The only thing we can claim with certainty when an ex contacts us is that they were thinking about us. As far as certainties go, that’s pretty much it.
Granted, this isn’t at all what we’re after. We want to find out what their intention is, along with how much hope, dignity and fragility we’re willing to commit to the conversation. In short, what on earth do they want?
This article is attempt to decipher intention based on action, because in my opinion trusting anything other than the tangible is grounds for a long-term anxiety attack.
1. What Is Being Asked Of You?
Straight to the point
Before we begin coloring their message with fifty shades of what-ifs, and reading between potentially nonexistent lines, it is imperative that we consider what it is we’re being asked to do.
An empathetic and considerate ex who actually needs something (rather than just reaching out in a moment of weakness because they need to pick themselves up), will tend to craft a very direct and transparent message. You will rarely see an ex who genuinely needs their jacket back prattle on ambiguously about life and its meaning before asking for an exchange. They will be aware that doing so will confuse and cause you to over think the message.
You may rightly point out that should they feel in any way self-conscious or guilty about communicating with you, they may well hide their intention behind this kind of message, because they may be aware that being all over the place will signal that they are nervous.
Sure, it’s a possibility, but if they are fundamentally unwilling to open up even marginally (and worse still, expecting you to potentially take the hits instead), consider how emotionally invested they actually are. If they aren’t willing to take a risk, if they aren’t willing to be honest, then I would urge you to take their message at face value no matter what their underlying hope might be (or break through the charade and risk rejection and denting any progress you may have made).
All over the map
Conversely, if you are hard pressed to concisely summarize the overall message, it may be a sign that the act of reaching out itself is the message, as it is usually an attempt to open or re-establish the lines of communication for its own sake.
In this case, the confusion that is represented in the text/E-mail or letter is a projection of the confusion, guilt or anxiety they may feel.
As always, the usual disclaimer applies, and this really is a generalization. For this reason I want to bring up the principle that I mentioned in the opening of this article that should help us slice through the grey area more effectively, the principle of action. Here are a few examples:
- Ex asks you to meet for coffee – Action. Is meaningful because it involves a high degree of emotional commitment and is fundamentally an appeal to a heightened degree of transparency.
- Ex sends you a thousand word epic about nothing much – Inaction. Not worth reading into because it requires a very low degree of emotional investment (typing from behind an emotional firewall is just too easy to do, and cannot justifiably be called action).
- Ex wants their jacket back – Action. It may not be the sign we wanted (this article is about deciphering their intention, whatever that intention may actually be), but it is nevertheless a meaningful signal because we are being asked to do something. In this case not jumping the gun about reconciliation and settling for the idea that they actually do just want their jacket back is the only healthy way to interpret the message.

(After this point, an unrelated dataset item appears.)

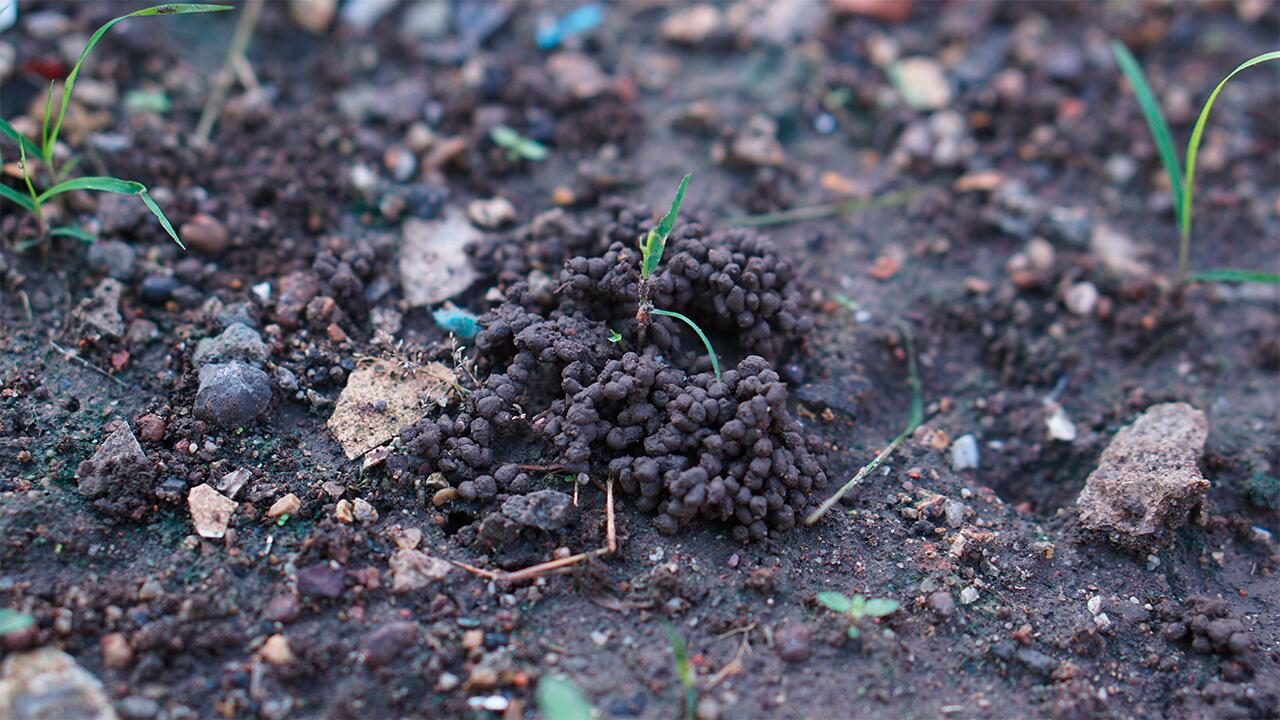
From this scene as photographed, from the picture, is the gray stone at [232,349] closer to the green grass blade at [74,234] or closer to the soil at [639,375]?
the soil at [639,375]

- Ex likes your new Facebook status – Inaction. Requires no investment other than clicking a button. Not worth reading into.
Of course, the great thing is that this process works both ways, and demanding action (rather than just waiting for it) is a tool we can use to seek clarity for our own sake.
2. Forcing Clarity
Dealing with mixed messages and the anxiety of not knowing what an ex wants is a staple of the post-breakup blues. Don’t forget, however, that at any given moment we can force clarity, and if armed with sufficient courage and resolve, don’t need to depend on our exs in any way when it comes to tying loose ends.
Ask them to do something as a way of measuring their willingness to commit. Does that sound manipulative? I suppose it could, however, it is also — fundamentally — a courageous way of slicing through the figurative bull-crap. You are escalating contact and moving the process towards a more transparent state.
It doesn’t really matter what it is you ask them to do, so long as it requires a minimum of effort (such as a catch-up coffee). An ex whose only reason to contact you is to leech security or keep their options open will likely fold at the idea of having to actually make an effort.
At worst, even if the meetup is uneventful, you will have had the benefit of reading them face-to-face, and will have a better idea of what’s going on.
The important thing here is to realize that should they decline lamely, or keep rescheduling the meeting, that their persistent display of inaction is an answer. That is the beauty of forcing clarity. Their non-answer is an answer. We might have our hopes dashed, but we won’t play an endless game of their choosing.